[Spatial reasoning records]
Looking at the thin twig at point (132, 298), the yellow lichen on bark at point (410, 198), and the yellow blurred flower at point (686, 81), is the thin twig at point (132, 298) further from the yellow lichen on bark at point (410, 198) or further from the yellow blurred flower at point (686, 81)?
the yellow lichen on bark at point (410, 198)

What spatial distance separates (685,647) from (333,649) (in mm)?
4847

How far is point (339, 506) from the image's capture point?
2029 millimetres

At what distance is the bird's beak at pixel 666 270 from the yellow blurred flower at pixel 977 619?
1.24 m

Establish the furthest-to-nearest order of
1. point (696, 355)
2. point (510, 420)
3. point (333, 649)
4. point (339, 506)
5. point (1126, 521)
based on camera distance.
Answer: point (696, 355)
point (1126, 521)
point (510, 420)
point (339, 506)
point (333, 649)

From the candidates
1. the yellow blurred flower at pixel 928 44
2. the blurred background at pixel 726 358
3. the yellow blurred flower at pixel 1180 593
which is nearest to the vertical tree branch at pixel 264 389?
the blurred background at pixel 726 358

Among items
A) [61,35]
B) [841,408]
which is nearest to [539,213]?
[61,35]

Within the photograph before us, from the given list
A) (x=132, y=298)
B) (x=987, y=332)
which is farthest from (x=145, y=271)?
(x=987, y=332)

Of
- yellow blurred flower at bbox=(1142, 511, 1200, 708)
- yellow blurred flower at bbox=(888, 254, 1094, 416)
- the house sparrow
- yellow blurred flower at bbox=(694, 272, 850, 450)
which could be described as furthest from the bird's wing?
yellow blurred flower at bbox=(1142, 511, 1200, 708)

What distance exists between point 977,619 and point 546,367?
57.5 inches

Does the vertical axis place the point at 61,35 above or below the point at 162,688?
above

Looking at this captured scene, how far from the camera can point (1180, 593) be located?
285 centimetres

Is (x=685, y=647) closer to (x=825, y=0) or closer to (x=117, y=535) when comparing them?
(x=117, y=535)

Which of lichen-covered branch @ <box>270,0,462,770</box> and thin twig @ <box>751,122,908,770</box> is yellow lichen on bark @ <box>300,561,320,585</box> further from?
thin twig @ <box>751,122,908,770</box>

PROBLEM REQUIREMENTS
Swap "house sparrow" for "small songbird" in all of the lines above, leaving everything else unchanged.

EXERCISE SOLUTION
Looking at the thin twig at point (132, 298), the yellow lichen on bark at point (410, 198), and the yellow blurred flower at point (686, 81), is the thin twig at point (132, 298) further from the yellow lichen on bark at point (410, 198) or further from the yellow blurred flower at point (686, 81)?
the yellow lichen on bark at point (410, 198)

What spatial distance separates (685,647) from (333,649) (in mm)?
4847

How far is point (339, 506) from the image's capture point?
2029 millimetres

At what distance is the bird's beak at pixel 666 270 from the yellow blurred flower at pixel 977 619?
1.24 m

Establish the furthest-to-nearest order of
1. point (696, 355)
2. point (510, 420)
3. point (333, 649)
4. point (339, 506)
5. point (1126, 521)
based on camera distance.
Answer: point (696, 355)
point (1126, 521)
point (510, 420)
point (339, 506)
point (333, 649)

From the candidates
1. the yellow blurred flower at pixel 928 44
2. the blurred background at pixel 726 358
3. the yellow blurred flower at pixel 1180 593
which is nearest to the vertical tree branch at pixel 264 389?
the blurred background at pixel 726 358

Among items
A) [61,35]
B) [841,408]
which is nearest to [539,213]?
[61,35]

Within the photograph before us, from the given list
A) (x=132, y=298)
B) (x=987, y=332)
which is farthest from (x=145, y=271)?
(x=987, y=332)

Of
- yellow blurred flower at bbox=(1142, 511, 1200, 708)
- yellow blurred flower at bbox=(888, 254, 1094, 416)
- the small songbird
- yellow blurred flower at bbox=(694, 272, 850, 450)
which could be described as furthest from the bird's wing?
yellow blurred flower at bbox=(1142, 511, 1200, 708)

What distance exists between point 977,619 and point 546,367?
57.5 inches

Does the vertical axis place the point at 61,35 above or below the point at 162,688?
above

Looking at this captured scene, how far from the camera can point (1180, 593) be located?
285 centimetres

Is (x=685, y=647) closer to (x=825, y=0) or closer to (x=117, y=535) when comparing them?
(x=117, y=535)

Which of lichen-covered branch @ <box>270,0,462,770</box> and thin twig @ <box>751,122,908,770</box> is yellow lichen on bark @ <box>300,561,320,585</box> further from?
thin twig @ <box>751,122,908,770</box>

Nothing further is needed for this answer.